Work order :: Would you return exactly the lines below from the line with "Subaru Uncharted 4E-xperience+ AWD 77 kWh" through the line with "1-комнатная квартира ·", both included, and nothing else, leaving out the pictures?

Dataset content ::

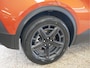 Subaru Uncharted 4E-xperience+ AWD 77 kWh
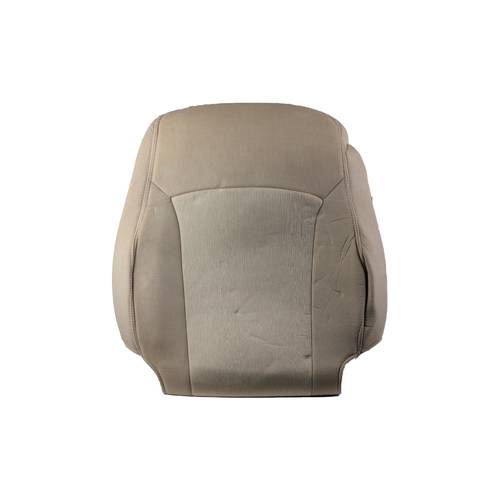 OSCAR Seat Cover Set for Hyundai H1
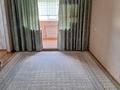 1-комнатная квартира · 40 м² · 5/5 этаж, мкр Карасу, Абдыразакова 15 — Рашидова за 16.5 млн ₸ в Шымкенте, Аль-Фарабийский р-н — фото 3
---
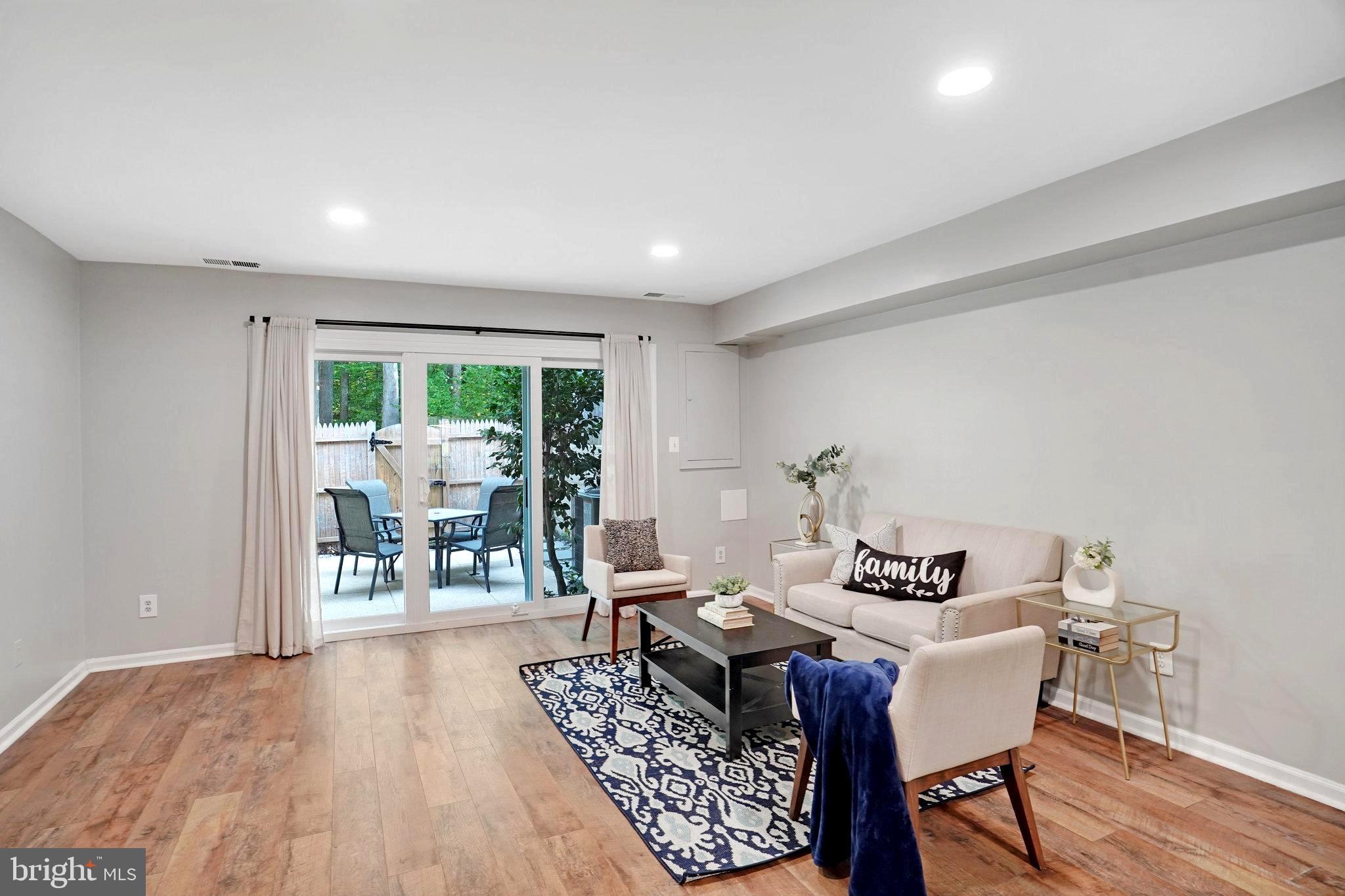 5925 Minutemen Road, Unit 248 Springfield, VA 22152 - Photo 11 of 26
...
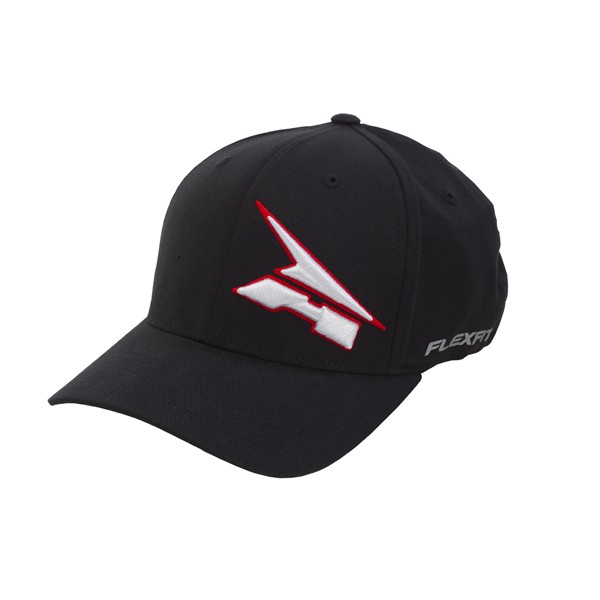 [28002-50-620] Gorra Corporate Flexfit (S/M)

Result below ::
 Subaru Uncharted 4E-xperience+ AWD 77 kWh
 OSCAR Seat Cover Set for Hyundai H1
 1-комнатная квартира · 40 м² · 5/5 этаж, мкр Карасу, Абдыразакова 15 — Рашидова за 16.5 млн ₸ в Шымкенте, Аль-Фарабийский р-н — фото 3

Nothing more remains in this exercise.